PROVIDED DATA
==================================================
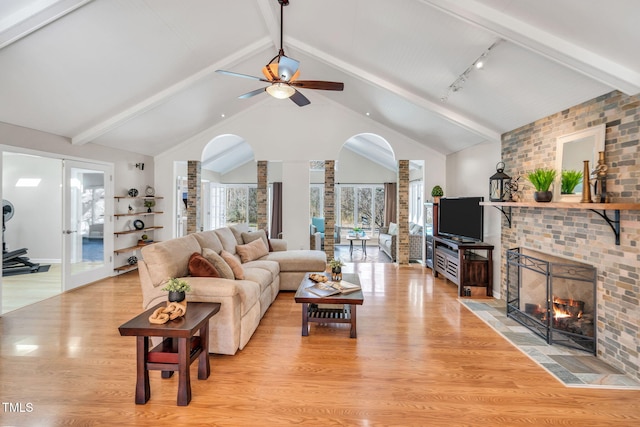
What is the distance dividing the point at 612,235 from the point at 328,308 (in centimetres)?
284

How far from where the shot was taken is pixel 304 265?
194 inches

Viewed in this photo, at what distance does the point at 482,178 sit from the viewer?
5.27 meters

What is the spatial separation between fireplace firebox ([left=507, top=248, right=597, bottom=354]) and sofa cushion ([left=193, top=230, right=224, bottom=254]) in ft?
12.4

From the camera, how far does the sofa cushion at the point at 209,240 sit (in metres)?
3.88

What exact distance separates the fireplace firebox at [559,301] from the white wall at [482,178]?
3.08 ft

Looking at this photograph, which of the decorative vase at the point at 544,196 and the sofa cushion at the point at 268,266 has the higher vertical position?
the decorative vase at the point at 544,196

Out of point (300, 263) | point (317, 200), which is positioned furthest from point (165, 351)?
point (317, 200)

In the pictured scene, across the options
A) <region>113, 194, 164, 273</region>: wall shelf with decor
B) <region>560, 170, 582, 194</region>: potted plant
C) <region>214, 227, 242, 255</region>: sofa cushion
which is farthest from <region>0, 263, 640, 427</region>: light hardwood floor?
<region>113, 194, 164, 273</region>: wall shelf with decor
==================================================
TASK GOAL
Recast the lines from the one containing "In the pictured scene, across the options" through the end of the records, inclusive, as a Markdown table with a Row column for the row number and a Line column for the line, leaving out blank lines.

WRITTEN RESPONSE
| Row | Line |
|---|---|
| 1 | In the pictured scene, across the options |
| 2 | A) <region>113, 194, 164, 273</region>: wall shelf with decor |
| 3 | B) <region>560, 170, 582, 194</region>: potted plant |
| 4 | C) <region>214, 227, 242, 255</region>: sofa cushion |
| 5 | which is farthest from <region>0, 263, 640, 427</region>: light hardwood floor? |
| 6 | <region>113, 194, 164, 273</region>: wall shelf with decor |